Jimmy Page is standing in almost the exact spot at London’s Olympic Studios where, 45 years ago, he laid down the guitar track for “Whole Lotta Love.” An assistant taps a button on a control panel, and the song’s familiar opening riff blares at punishing volume. But it doesn’t sound quite right. Robert Plant’s vocals are tentative, and the guitar solo during the instrumental breakdown is missing. Instead of crushing everything in its path, this version sounds like it could swerve off in any number of directions. “Tantalizing," Page says. "Isn't it?"
Page found the outtake in a heavily guarded, climate-controlled, super secret vault in West London, where Led Zeppelin’s master tapes sit alongside the negatives of the Harry Potter films and other priceless British artifacts. It’s one of dozens of previously unheard nuggets that will appear on an ambitious new series of reissues during the next year – deluxe versions of all nine Zeppelin albums, starting with the first three on June 3rd.
Page spent much of the past few years tucked away in a London studio, listening to every take of every Zeppelin LP and carefully picking the best rarities, alternate versions, live cuts and more – from an outtake of “Immigrant Song” to a previously unknown cover of the blues classic “Keys to the Highway” from 1970. “I left no stone unturned,” says the 70-year-old Page, sitting by a fireplace in the lobby of a posh hotel near the Royal Albert Hall. “I can’t have anyone else do it because I want it done properly. I dread to think how it could have been thrown together if I wasn’t around.”
Page has turned into a walking Zeppelin encyclopedia in recent years, rattling off obscure details of old studio sessions and the minute differences between takes of “Black Dog.” When he came across a bootleg of a 1969 Paris show that was broadcast live on radio at a Japanese record store, he scoured the planet for the original tapes. It’s now a bonus disc on the new edition of Led Zeppelin I, though the bulk of bonus material from the other deluxe editions of Zeppelin albums consists of studio material. "I see them as companion discs," says Page. "They comprise work done around the exact time of each album. They are fascinating to hear and they hold up alongside the original albums."
While assembling the bonus material, Page was careful to not unearth too many takes that have surfaced on bootlegs. "I was pretty diligent with my detection work," he says. "I didn't want to put together a compilation where ninety percent of it had been bootlegged. I asked a guy that runs one of the fanzines if he's heard any of this material before. He told me he hadn't. That was a really good feeling."
For his part, Plant has given his blessing to the project but isn’t nearly as involved. “There’s only so many hours in the day,” he says. “But Jimmy is professorial.” The singer is sitting in a private room above his favorite pub in North London, a few blocks from his home, and as he talks about Zep’s Seventies prime, there’s no doubting his enthusiasm. “That period around Led Zeppelin II was mind-altering,” he says. “It was a dream come true for me and [John] Bonham. We both came from the same part of England, and it was really like the Black Keys coming from Akron. We were much more naive than the other two guys.”

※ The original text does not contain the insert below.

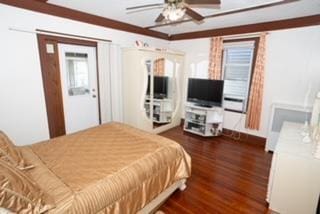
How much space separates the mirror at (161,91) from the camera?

Led Zeppelin's earliest concerts are the stuff of legend, but most of them weren't taped and are completely lost to history, including a 1969 show at Boston's Tea Party where they played a nearly four-hour show that included the bulk of their set twice in a row and an impromptu set of encores featuring covers like "I Saw Her Standing There" and "Please Please Me" by the Beatles. (Ninety minutes did survive, but that's just the first set.) "I remember it well," says Plant. "I remember a guy banging his head on the stage until it bled."
Many of the bootlegs from 1968/69 were taped by audience members with rudimentary equipment and sound abysmal. "You have to understand the mechanics of professional recording shows in those days," says Jimmy Page. "You'd need a recording truck, quite a number of analog tapes and two machines. Our songs weren't three minutes long, so you needed two tapes running in case one ran out mid-song."
The deluxe editions of Led Zeppelin IV, Houses of the Holy, Physical Graffiti, Presence and In Through The Out Door have already been assembled, but Page is reluctant to get into details about them. "I want to surprise people," he says. "That's always been my game plan." Led Zeppelin IV will likely come out later this year. Will it feature unheard recordings from the "Stairway To Heaven" sessions? Page just smiles and offers one word: "Absolutely."
Despite spending the past few years focused almost entirely on excavating material from the Zeppelin vault, Page is unwilling to rule out the possibility of future archival releases. "There's certainly more things that can be done," he says. "But this took a lot of time and I don't want to start proposing another project because it will take me another six months or a year. I'd rather spend time practicing my guitar and going out to play."